- Selected passage
==================================================

The International Relations Students’ Association of McGill (IRSAM) held its second annual International Relations Simulation (IRSim) Model United Nations conference last weekend.
In contrast to IRSAM’s larger conferences, which host delegates from high schools or other universities, IRSim is the only annual Model United Nations conference at McGill that is both run and attended by McGill students.
“We started IRSim last year to give McGill students an opportunity to be delegates at McGill, and not have to [travel to other conferences at schools like Columbia],” Michael Tong, president of IRSAM, said.
Close to 90 students attended the conference in order to familiarize themselves with university level Model UN, a change for most from the high school style conferences.
Conference committees included both traditional governing bodies, such as the UN Security Council, and crisis-based task forces like a joint USA-Iran cabinet committee.
Keagan Tafler, IRSAM’s Vice-President of Delegation Affairs, highlighted the importance of exposing students, especially first years, to crisis-style simulations.
“Model UN at the high-school level is traditionally UN style, [where delegates represent countries],” Tafler said. “A lot of university conferences are crisis-based conferences, where there’s one issue, and delegates represent characters rather than countries.”
In crisis-based committees, there is no set outcome of events. Conference organizers change the scenario in the committee in response to how negotiations between the two groups proceed.
“They deal with the problems as they’re presented to them,” Tafler explained.

==================================================

- Data extract
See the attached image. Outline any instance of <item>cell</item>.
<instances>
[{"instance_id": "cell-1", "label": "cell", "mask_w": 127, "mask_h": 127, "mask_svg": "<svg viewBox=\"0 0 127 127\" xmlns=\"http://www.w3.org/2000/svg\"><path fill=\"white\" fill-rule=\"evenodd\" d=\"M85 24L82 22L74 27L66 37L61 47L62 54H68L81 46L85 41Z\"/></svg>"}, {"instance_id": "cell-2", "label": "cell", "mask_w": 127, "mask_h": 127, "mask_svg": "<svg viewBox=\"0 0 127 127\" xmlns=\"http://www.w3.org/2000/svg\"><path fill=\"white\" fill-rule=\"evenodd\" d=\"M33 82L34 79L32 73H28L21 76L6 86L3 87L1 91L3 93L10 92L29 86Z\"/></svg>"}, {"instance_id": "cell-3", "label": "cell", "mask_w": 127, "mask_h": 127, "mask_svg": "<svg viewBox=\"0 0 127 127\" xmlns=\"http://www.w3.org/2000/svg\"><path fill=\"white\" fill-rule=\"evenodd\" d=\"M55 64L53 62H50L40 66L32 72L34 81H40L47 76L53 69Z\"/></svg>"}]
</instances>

==================================================

- Exercise 1
Transcribe everything in the IRSim conference article from "Keagan Tafler, IRSAM’s" down to "to crisis-style simulations.".
- Exercise 2
Write the next part of the article about McGill's IRSim Model UN conference, picking up after its final sentence.

- Written response 1
Keagan Tafler, IRSAM’s Vice-President of Delegation Affairs, highlighted the importance of exposing students, especially first years, to crisis-style simulations.

- Written response 2
Participants prepare not by learning about a specific event, but rather by learning more about their character and their political or ideological positions. In the USA-Iran Joint Committee, for example, participants represented high-ranking government officials from one of the two countries. They had to deal with crises like kidnapping of government officials, cyber attacks on nuclear facilities, and disturbed uranium stores following an earthquake. The unfolding of events could just as easily have transpired on an episode of 24.
Tafler and Tong also emphasized the diverse group of student attendees.
“The beauty of IRSim is it’s not just the ‘Model UN Club,'” Tong, who is in the faculty of science, said. “I’ve processed applications [across a broad range of faculties],” Tafler added.
Nicholas Ellery, U0 arts, participated in this year’s IRSim. He took part in Model UN while in high school and appreciated the opportunity to learn the differences between that and university level Model UN.
“[IRSim] relates much more to the other university conferences, which if I were to participate in as a delegate I’d need to be more accustomed to,” Ellery said. “It serves a good purpose in that sense.”
Ellery also appreciated being able to learn from older participants, something he didn’t have the opportunity to do while in high school.
“It’s really different for me because I started in [Grade 12]. I’m used to being the most experienced in terms of age and [this was quite a different experience].”